The Shenhua Watermark coal mine was a proposed coal mine in the Liverpool Plains of New South Wales, Australia.

The project was to be located approximately 25 km south-east of the town of Gunnedah, near the village of Breeza and carried out by state-owned Chinese mining company Shenhua Group. Coal is to be shipped through the port of Newcastle.

The project was controversial because of the location in the Liverpool Plains, a primary agricultural region of Australia. It is named after the nearby Mount Watermark.

==Project==
The project initially commenced in 2008 with the granting of an exploration licence, at the cost of A$300 million.

The project, valued at A$1 billion, once operational, was expected to extract 10 million tonnes of coal per year and have a 30-year live span. It was controversial because of its location, the Liverpool Plains, often described as the food bowl of Australia. It was to have covered 35 square kilometres and consist of three large extraction pits.

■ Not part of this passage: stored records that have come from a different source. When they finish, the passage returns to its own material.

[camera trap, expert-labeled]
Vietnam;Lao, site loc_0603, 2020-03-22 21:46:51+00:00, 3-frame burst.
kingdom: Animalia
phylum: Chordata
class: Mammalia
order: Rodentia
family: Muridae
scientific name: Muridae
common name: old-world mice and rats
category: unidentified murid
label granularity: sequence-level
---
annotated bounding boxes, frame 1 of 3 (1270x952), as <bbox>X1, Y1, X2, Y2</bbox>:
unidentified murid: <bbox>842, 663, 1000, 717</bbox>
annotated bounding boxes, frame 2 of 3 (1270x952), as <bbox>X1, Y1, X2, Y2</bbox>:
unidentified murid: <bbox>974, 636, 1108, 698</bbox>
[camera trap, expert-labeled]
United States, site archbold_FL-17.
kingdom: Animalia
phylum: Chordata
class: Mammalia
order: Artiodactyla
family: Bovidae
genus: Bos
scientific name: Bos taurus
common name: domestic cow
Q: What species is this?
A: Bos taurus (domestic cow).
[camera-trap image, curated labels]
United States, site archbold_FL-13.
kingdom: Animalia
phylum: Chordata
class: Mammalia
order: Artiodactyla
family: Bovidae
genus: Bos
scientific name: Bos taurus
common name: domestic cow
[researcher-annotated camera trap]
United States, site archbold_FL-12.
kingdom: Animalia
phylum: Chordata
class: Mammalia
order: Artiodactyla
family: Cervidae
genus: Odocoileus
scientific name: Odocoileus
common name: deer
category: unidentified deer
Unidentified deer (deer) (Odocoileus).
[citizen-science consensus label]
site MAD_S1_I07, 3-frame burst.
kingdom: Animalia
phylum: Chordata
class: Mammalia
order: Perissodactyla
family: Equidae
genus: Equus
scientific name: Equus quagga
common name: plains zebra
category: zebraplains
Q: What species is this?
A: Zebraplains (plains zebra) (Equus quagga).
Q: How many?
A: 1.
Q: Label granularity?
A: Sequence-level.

The project was conditionally approved by Federal Environmental Minister Greg Hunt but this approval was severely criticised by Federal Agriculture Minister Barnaby Joyce who was also the local MP for the area. Former Australian Prime Minister Tony Abbott pointed out that the mine is not located on fertile soil but rather on hill country.

In April 2021, the project ended when the New South Wales Government and the China Shenhua Energy Company Limited reached a $100 million agreement in which Shenhua withdrew its mining lease application and surrendered its development consent for the Shenhua Watermark Coal project.